## STATED TASK A:
Using the Williams case text, say whether each statement agrees with it, answering yes or no and quoting the words that settle it: (i) Williams received a sentence of twenty years at hard labor; (ii) the assailant beat the victim with a baseball bat; (iii) the incident took place in the evening.
## STATED TASK B:
Retype the passage of the Williams case text starting with "Reporter: Southern Reporter, Second" and going on through "Atty., for plaintiff-appellee.".

Case Name: STATE of Louisiana, Appellee, v. Lawrence Ted WILLIAMS, Appellant
Court: Louisiana Supreme Court
Jurisdiction: Louisiana
Decision Date: 1976-03-29
Citations: 331 So. 2d 467
Docket Number: No. 57018
Parties: STATE of Louisiana, Appellee, v. Lawrence Ted WILLIAMS, Appellant.
Judges: SANDERS, C. J., dissents with written reasons.
Reporter: Southern Reporter, Second Series
Volume: 331
Pages: 467–473

Head Matter:
STATE of Louisiana, Appellee, v. Lawrence Ted WILLIAMS, Appellant.
No. 57018.
Supreme Court of Louisiana.
March 29, 1976.
Dissenting Opinion May 14, 1976.
Edward C. Keeton, Marrero, for defendant-appellant.
William J. Guste, Jr., Atty. Gen., Barbara Rutledge, Asst. Atty. Gen., John M. Mamoulides, Dist. Atty., Abbott J. Reeves, Asst. Dist. Atty., for plaintiff-appellee.

Opinion:
TATE, Justice.
The defendant Williams was convicted of aggravated burglary, La.R.S. 14:60, in that he entered a dwelling with the intent to commit aggravated battery upon Mrs. Ethel Gray. He was sentenced to twenty years at hard labor.
We find prejudicial error presented by bill No. 3 and therefore must reverse.
Prejudicial hearsay
The prejudicial error resulted from the admission, under objection, of hearsay testimony which identified the defendant Williams as Mrs. Gray's assailant.
The incident occurred shortly after 6:30 in the morning, after the victim's daughter, granddaughter, and great-granddaughter had left for work and school. An assailant knocked on the door, forced his way in, and beat the old lady with an iron pot.

## Lines of data:
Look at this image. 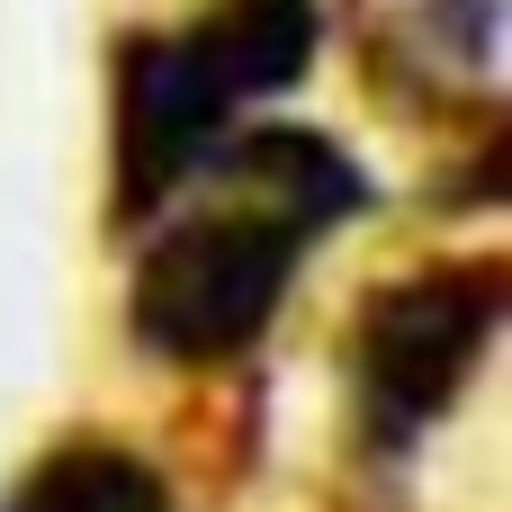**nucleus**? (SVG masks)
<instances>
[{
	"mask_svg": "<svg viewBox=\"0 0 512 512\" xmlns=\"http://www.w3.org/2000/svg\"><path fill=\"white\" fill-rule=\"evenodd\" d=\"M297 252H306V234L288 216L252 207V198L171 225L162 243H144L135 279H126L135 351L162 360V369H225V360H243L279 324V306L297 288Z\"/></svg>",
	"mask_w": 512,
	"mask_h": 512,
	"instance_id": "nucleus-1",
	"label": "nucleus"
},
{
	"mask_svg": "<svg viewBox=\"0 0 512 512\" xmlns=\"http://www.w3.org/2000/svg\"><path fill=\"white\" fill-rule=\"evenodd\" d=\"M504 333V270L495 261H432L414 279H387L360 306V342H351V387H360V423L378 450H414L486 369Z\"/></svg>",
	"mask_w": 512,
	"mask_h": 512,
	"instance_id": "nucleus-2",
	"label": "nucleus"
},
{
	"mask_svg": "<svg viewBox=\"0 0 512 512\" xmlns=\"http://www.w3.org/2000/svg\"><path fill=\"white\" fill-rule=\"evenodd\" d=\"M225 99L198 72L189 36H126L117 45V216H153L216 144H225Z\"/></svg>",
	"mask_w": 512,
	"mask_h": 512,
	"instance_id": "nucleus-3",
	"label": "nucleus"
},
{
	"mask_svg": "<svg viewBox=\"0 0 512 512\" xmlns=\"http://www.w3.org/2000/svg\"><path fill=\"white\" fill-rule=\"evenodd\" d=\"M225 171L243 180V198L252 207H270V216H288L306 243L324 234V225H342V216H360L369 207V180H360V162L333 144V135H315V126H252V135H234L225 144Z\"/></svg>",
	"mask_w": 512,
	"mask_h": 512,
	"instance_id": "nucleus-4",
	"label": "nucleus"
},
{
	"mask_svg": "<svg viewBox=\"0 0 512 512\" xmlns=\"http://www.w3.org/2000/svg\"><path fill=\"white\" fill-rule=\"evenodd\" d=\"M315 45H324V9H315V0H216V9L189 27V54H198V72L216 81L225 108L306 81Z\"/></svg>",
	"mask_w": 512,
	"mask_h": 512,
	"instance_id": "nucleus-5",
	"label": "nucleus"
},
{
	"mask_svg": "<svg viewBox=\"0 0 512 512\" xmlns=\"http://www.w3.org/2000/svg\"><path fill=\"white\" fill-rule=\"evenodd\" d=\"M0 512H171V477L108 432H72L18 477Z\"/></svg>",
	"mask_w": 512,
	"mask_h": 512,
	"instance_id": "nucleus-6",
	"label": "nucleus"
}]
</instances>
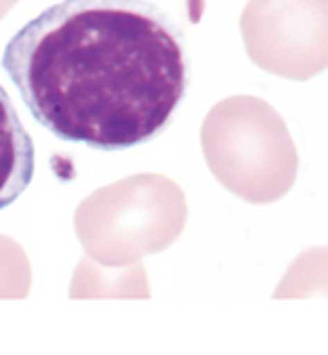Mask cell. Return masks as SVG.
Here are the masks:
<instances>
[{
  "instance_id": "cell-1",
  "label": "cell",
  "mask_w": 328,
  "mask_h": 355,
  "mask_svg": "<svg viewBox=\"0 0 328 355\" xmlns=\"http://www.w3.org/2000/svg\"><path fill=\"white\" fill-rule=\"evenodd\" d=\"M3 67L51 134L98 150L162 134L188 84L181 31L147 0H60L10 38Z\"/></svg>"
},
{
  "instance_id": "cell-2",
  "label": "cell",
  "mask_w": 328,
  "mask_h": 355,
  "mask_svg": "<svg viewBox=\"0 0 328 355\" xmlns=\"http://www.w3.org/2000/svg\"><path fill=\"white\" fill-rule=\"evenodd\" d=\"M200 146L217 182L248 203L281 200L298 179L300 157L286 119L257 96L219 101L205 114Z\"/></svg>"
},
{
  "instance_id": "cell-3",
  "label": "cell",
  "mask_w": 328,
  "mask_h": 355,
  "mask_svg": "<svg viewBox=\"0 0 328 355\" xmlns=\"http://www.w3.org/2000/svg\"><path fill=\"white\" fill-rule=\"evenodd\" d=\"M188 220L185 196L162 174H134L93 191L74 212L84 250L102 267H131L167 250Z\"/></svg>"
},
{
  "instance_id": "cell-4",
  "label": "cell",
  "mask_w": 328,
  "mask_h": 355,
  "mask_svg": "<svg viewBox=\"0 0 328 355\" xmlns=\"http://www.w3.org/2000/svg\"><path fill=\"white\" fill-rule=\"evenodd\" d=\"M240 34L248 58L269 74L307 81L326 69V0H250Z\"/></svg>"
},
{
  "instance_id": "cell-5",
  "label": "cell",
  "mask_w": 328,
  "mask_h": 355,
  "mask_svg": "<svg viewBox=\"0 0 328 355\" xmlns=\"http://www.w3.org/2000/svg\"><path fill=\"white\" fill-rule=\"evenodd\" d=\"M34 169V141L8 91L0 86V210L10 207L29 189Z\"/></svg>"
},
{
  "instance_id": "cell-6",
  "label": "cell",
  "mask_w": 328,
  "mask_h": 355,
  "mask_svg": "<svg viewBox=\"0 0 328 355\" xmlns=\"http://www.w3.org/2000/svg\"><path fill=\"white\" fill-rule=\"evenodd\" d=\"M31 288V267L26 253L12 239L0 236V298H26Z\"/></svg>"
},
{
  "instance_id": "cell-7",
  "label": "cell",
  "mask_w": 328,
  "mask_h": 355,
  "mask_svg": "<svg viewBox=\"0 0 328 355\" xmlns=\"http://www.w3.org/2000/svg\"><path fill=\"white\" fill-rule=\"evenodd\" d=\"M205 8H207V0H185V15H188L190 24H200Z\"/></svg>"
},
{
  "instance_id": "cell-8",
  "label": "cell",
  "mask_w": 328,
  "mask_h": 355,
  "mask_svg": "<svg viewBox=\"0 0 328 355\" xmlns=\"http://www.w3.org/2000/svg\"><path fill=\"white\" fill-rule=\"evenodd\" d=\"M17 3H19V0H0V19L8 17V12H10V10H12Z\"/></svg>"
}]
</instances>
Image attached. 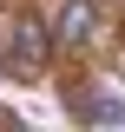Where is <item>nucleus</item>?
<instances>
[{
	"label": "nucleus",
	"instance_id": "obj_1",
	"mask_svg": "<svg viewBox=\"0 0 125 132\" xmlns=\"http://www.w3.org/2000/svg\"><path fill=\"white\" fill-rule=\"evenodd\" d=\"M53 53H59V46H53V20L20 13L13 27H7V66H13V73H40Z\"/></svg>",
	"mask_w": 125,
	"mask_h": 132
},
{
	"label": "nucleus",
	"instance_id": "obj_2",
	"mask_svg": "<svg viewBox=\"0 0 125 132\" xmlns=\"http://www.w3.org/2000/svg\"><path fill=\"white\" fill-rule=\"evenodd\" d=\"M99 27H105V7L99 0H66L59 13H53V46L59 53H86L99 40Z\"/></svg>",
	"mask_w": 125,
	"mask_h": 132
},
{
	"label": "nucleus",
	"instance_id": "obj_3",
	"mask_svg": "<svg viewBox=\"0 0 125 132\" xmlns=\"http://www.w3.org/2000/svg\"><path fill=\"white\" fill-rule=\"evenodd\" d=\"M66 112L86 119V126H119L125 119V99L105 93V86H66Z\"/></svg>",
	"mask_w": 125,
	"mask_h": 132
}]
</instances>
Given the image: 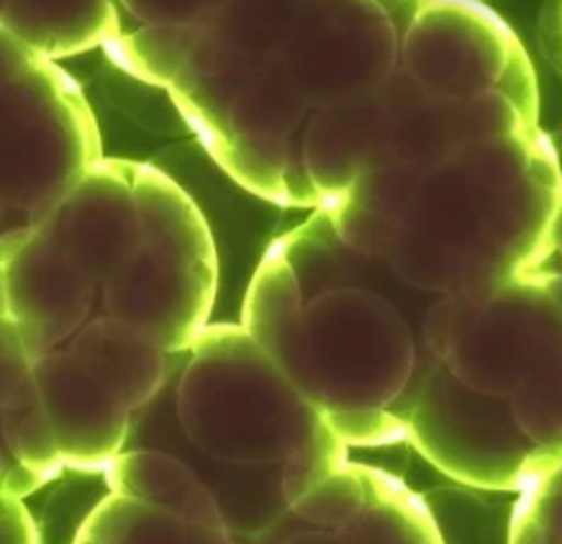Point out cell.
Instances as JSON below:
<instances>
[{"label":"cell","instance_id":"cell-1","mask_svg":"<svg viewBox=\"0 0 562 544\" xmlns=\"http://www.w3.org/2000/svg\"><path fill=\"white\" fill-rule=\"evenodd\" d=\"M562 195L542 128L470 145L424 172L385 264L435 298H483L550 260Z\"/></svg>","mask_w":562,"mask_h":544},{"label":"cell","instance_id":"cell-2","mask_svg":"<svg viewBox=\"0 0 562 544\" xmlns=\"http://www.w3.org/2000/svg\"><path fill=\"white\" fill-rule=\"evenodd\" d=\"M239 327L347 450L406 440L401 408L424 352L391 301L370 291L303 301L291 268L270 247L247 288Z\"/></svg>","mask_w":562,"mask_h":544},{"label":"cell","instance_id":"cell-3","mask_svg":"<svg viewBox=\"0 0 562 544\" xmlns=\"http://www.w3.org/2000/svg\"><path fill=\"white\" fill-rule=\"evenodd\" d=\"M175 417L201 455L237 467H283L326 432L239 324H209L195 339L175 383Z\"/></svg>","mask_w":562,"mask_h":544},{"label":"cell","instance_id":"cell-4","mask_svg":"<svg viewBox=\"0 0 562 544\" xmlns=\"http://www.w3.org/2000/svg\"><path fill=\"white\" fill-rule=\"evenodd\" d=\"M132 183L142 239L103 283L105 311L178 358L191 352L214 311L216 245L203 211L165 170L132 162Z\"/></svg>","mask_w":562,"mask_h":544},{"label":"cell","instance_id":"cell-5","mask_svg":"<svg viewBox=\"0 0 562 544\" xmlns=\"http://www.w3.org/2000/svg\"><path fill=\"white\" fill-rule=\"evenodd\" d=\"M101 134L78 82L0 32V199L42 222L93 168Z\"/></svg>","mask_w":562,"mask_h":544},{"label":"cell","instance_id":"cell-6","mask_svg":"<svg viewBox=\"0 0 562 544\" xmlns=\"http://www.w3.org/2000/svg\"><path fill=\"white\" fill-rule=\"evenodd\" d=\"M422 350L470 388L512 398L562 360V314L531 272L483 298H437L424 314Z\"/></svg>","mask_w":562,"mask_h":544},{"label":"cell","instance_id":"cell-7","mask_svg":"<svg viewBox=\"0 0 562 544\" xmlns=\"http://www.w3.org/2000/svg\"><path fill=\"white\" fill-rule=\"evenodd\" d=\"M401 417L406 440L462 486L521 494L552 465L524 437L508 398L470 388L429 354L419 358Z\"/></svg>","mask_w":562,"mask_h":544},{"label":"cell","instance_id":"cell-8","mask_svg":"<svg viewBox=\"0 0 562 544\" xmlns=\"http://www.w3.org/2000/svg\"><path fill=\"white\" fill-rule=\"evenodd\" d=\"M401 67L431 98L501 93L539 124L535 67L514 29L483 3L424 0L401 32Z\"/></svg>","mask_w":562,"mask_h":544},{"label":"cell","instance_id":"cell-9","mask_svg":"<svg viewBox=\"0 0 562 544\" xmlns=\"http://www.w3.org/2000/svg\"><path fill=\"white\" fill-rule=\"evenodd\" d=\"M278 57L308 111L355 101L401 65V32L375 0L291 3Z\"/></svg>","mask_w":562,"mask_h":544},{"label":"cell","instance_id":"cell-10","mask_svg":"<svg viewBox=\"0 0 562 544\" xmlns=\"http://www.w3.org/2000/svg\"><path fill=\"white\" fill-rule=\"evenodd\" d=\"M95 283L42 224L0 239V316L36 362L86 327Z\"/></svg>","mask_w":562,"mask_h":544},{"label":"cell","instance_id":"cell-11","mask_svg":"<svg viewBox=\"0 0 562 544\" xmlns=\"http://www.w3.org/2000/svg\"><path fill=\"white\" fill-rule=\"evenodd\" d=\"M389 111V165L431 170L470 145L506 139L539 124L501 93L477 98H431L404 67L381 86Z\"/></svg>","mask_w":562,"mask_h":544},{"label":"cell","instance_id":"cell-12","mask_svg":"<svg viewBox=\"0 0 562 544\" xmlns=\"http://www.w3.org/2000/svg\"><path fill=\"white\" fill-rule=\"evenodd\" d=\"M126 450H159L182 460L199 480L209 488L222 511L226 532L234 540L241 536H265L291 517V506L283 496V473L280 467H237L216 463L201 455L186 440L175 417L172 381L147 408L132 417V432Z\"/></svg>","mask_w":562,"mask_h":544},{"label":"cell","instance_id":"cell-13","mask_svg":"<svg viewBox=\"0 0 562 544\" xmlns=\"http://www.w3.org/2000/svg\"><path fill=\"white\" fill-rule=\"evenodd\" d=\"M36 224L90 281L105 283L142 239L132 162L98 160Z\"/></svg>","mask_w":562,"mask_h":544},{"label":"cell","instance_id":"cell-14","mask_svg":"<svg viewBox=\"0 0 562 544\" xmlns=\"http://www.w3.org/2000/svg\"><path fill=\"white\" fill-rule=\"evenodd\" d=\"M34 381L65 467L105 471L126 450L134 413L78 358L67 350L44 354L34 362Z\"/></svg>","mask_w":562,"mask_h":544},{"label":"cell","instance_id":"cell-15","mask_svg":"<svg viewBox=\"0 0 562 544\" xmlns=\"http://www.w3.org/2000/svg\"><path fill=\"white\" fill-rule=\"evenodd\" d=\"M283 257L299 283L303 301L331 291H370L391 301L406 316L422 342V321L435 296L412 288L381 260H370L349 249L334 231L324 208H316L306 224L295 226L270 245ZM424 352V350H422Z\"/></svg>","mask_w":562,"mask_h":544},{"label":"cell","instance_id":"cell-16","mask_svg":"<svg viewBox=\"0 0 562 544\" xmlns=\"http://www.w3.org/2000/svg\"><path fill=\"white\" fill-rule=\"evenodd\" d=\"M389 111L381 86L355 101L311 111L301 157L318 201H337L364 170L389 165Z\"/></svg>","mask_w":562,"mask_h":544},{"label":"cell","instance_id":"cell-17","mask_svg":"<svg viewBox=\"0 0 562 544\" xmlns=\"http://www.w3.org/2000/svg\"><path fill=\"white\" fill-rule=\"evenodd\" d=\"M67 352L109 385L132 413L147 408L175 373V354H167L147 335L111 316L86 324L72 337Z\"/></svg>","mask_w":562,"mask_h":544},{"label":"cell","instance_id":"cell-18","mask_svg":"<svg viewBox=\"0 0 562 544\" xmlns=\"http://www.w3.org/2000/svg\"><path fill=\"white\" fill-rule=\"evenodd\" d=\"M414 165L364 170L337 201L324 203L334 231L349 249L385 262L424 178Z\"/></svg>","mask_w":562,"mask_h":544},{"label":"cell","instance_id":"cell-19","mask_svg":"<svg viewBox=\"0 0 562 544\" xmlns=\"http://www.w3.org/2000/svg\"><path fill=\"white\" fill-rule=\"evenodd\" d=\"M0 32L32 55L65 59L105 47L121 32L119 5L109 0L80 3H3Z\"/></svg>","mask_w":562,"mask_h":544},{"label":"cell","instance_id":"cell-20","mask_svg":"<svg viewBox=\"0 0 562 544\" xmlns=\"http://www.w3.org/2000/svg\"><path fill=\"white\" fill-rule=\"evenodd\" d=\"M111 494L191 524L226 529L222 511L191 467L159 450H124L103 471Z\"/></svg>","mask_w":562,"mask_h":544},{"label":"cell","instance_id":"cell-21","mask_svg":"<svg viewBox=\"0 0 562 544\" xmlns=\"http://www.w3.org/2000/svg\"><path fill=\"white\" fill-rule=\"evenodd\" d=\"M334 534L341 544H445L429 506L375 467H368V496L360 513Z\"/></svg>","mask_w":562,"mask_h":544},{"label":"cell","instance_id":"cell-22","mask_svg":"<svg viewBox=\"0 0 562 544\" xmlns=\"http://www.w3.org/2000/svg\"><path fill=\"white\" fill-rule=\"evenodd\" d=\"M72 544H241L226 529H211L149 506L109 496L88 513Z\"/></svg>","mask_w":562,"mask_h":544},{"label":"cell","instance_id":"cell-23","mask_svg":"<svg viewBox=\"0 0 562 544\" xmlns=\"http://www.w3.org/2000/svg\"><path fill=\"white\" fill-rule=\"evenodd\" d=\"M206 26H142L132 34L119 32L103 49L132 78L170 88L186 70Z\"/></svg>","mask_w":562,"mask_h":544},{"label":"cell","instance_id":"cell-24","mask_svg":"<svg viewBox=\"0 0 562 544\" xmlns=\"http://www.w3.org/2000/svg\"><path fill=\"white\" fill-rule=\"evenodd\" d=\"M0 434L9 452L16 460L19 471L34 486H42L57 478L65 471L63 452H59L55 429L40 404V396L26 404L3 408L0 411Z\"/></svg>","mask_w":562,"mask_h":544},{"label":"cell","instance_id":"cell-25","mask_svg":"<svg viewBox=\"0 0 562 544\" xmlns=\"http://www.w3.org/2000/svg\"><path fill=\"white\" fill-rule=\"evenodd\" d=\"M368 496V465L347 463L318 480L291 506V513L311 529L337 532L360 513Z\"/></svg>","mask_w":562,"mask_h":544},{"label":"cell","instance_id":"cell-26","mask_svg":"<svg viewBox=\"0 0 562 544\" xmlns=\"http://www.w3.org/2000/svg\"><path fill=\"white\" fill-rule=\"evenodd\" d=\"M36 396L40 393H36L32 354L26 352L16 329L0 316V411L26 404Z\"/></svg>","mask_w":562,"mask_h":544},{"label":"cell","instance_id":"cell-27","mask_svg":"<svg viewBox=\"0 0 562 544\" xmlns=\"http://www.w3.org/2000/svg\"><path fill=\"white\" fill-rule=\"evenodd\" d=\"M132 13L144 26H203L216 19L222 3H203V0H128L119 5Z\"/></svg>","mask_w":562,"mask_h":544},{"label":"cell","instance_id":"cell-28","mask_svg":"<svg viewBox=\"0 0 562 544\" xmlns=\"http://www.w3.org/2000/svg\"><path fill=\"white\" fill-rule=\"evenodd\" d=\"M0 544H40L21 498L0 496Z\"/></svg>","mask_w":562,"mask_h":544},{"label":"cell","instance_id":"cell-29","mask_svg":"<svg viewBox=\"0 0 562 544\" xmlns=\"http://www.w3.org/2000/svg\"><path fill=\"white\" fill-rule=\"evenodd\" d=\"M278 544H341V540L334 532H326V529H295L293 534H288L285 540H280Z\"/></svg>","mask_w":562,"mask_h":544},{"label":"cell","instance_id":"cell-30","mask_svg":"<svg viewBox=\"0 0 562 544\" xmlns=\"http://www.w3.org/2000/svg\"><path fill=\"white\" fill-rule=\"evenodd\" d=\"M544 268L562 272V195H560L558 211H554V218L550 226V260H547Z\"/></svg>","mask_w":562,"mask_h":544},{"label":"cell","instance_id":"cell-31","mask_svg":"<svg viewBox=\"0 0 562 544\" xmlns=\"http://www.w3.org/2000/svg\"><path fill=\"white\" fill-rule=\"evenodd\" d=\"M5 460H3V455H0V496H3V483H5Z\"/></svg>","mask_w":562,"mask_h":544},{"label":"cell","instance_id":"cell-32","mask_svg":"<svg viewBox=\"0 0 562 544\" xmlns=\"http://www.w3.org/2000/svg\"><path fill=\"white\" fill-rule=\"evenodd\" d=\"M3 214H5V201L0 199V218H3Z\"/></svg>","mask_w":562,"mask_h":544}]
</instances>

## CORRECT RESULT A:
(i) Yes: "He was sentenced to twenty years at hard labor."
(ii) No: "beat the old lady with an iron pot"
(iii) No: "The incident occurred shortly after 6:30 in the morning"

## CORRECT RESULT B:
Reporter: Southern Reporter, Second Series
Volume: 331
Pages: 467–473

Head Matter:
STATE of Louisiana, Appellee, v. Lawrence Ted WILLIAMS, Appellant.
No. 57018.
Supreme Court of Louisiana.
March 29, 1976.
Dissenting Opinion May 14, 1976.
Edward C. Keeton, Marrero, for defendant-appellant.
William J. Guste, Jr., Atty. Gen., Barbara Rutledge, Asst. Atty. Gen., John M. Mamoulides, Dist. Atty., Abbott J. Reeves, Asst. Dist. Atty., for plaintiff-appellee.